Son ton conciliant me surprend au premier abord mais j'accepte rapidement.
Une fois de retour sur mon lit, je reprends le galet que j'avais laissé sur la couette.
La sensation est immédiate.
Le caillou m'apaise.
J'inspire lentement et me concentre.
" Même s'il savait que j'allais arriver ici, il savait aussi que j'allais cligner et n'en a pas semblé étonné ni effrayé. Il m'a fait ce cadeau comme si cela lui tenait vraiment à coeur. Cette histoire va me rendre folle..."

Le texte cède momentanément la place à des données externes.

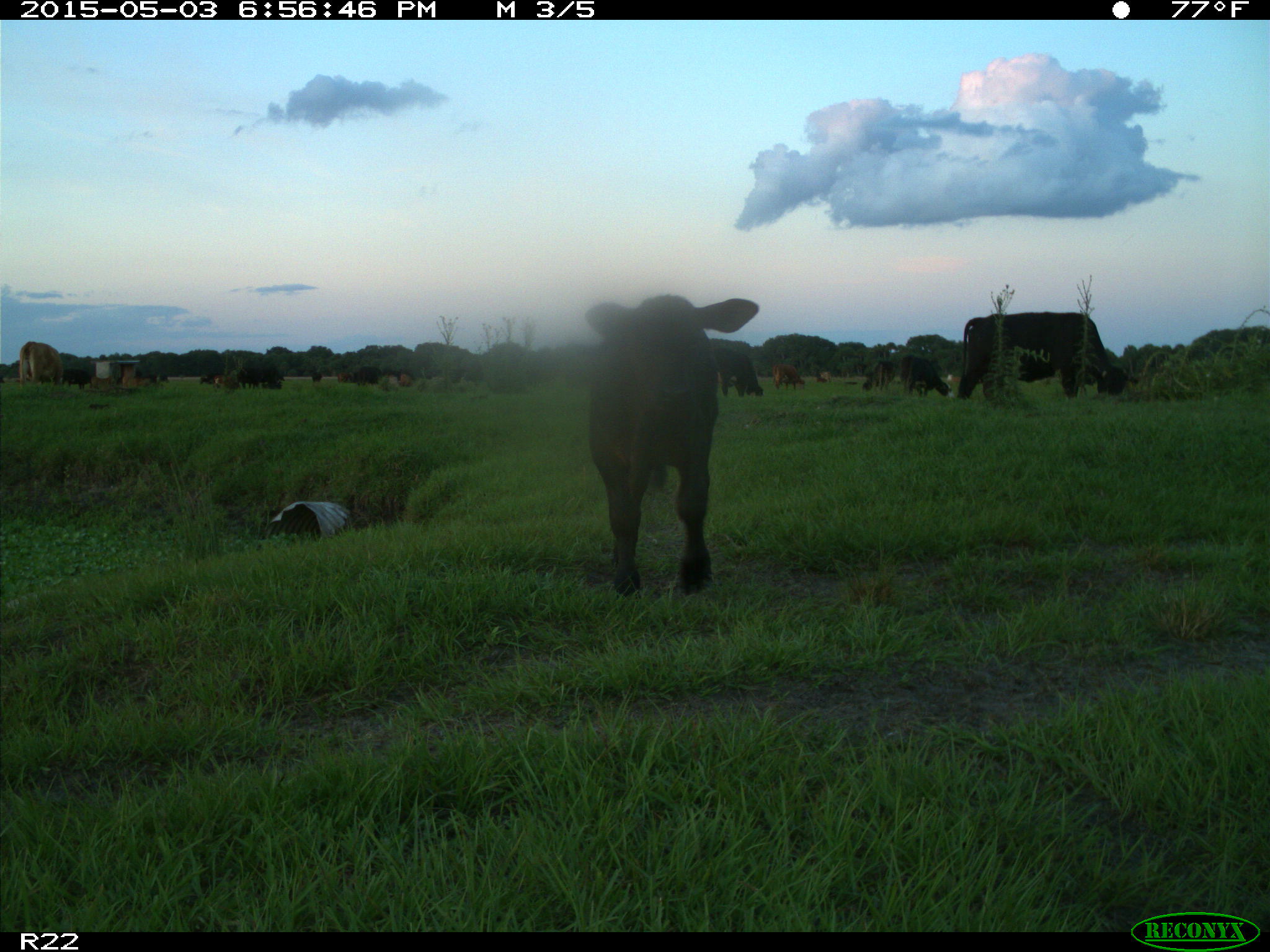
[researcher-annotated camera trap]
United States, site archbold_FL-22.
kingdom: Animalia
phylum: Chordata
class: Mammalia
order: Artiodactyla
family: Bovidae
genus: Bos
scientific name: Bos taurus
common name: domestic cow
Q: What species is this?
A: Bos taurus (domestic cow).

Je me roule dans ma couverture comme pour me protéger de toutes ces interrogations qui auront vite fait de me hanter. Delphine, tu es calme, tu peux faire face, tu y es parvenue jusqu'ici, alors pourquoi pas maintenant ?
J'y repense. Même si je ne le voudrais pas. C'est plus fort que moi.
La première fois.
C'était l'année dernière.
J'étais dans la cour du lycée, un peu en retrait de la foule pour discuter tranquillement avec ma meilleure amie, lorsque, je ne sais plus pourquoi, je me suis mise à penser à notre salle de cours au premier étage où nous irions à la fin de la récréation pour de la physique-chimie.
Un millième de seconde plus tard, j'avais cligné.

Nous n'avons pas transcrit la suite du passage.